I will talk about a new notion of complexity, “COMP”, that interpolates between and generalizes some existing complexity notions from statistical learning theory. I will first derive COMP as a generalization of the Shtarkov sum, the normalizer in the normalized maximum likelihood (NML) distribution. When the NML distribution exists, the logarithm of the Shtarkov sum is precisely equal to the minimax regret for individual sequence prediction under log loss. Next, via a PAC-Bayesian analysis, I will show how COMP can be used to obtain tight upper bounds on the excess risk for randomized estimators (which include generalized Bayesian estimators). This excess risk bound will be in terms of COMP itself. Under a certain specialization, further upper bounding COMP leads to a standard PAC-Bayesian excess risk bound whose right hand side is the information complexity (essentially the empirical excess risk plus an additional complexity term involving the KL divergence from the posterior distribution to the prior distribution).

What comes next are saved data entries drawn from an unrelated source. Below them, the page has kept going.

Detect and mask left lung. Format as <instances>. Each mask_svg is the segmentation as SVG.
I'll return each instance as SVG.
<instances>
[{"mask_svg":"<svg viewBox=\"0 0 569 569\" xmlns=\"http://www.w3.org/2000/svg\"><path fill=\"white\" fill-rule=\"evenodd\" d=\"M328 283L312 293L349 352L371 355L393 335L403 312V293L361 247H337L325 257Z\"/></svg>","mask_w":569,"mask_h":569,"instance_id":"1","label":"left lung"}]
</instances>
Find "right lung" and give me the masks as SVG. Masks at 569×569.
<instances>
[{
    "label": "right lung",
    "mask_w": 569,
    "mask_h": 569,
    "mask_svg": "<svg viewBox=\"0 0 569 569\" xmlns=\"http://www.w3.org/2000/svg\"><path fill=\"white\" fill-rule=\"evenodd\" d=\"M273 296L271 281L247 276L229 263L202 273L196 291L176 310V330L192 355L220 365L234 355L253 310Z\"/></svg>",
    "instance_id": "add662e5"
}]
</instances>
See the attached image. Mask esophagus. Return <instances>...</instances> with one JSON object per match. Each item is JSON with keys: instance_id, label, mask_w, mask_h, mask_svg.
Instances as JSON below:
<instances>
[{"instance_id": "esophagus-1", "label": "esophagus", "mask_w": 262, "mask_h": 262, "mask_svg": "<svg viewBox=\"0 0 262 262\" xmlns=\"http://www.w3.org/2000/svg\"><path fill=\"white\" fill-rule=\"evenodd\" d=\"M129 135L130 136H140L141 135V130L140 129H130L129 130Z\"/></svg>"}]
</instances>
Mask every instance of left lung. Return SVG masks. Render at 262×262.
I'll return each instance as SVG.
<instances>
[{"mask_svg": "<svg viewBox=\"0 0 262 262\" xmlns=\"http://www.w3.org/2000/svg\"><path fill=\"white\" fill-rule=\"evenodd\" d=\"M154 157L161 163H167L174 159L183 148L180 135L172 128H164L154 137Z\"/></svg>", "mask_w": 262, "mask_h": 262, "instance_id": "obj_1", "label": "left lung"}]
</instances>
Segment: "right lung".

Under a different specialization, the special case of empirical risk minimization with VC-type classes and "large classes" (whose empirical L2 entropy exhibits polynomial growth), we will see how COMP is upper bounded in a way which yields optimal rates of convergence of the excess risk for such classes. Along the way, we will see connections to Rademacher complexity, and, in particular, we will recover bounds based on local Rademacher complexity while completely avoiding complicated local Rademacher complexity-based arguments. This is joint work with Peter Grünwald at CWI (in Amsterdam) and Leiden University.

Speaker Biography

Nishant Mehta is an assistant professor in the Department of Computer Science at the University of Victoria. His research is in statistical learning theory and, more recently, online learning. The unifying theme of his research is to identify how the field of machine learning can obtain learning systems that learn well with much less data than is currently being used. Central to this theme is a unification of what makes learning easy or hard in different learning paradigms. He has studied properties common to online learning and statistical learning that capture when it is possible to learn up to a fixed amount of error using much less data. He also has made contributions to the problem of learning multiple tasks at the same time, and he has developed rigorous error guarantees for learning sparse features from data for use in prediction tasks. Two primary focuses are the generalization properties of deep learning methods in non-worst-case settings and better, principled algorithms for lifelong learning when tasks exhibit some different types of similarity.

    Nishant previously was a postdoctoral researcher at Centrum Wiskunde & Informatica with Peter Grünwald where he worked on developing PAC-Bayesian risk bounds for heavy-tailed situations as well as the present work. Prior to that, he was a postdoctoral research fellow at the Australian National University and NICTA with Bob Williamson, where we worked on problems related to learning at faster rates in statistical and online learning. He completed his Ph.D. in Computer Science from Georgia Tech, advised by Alexander Gray.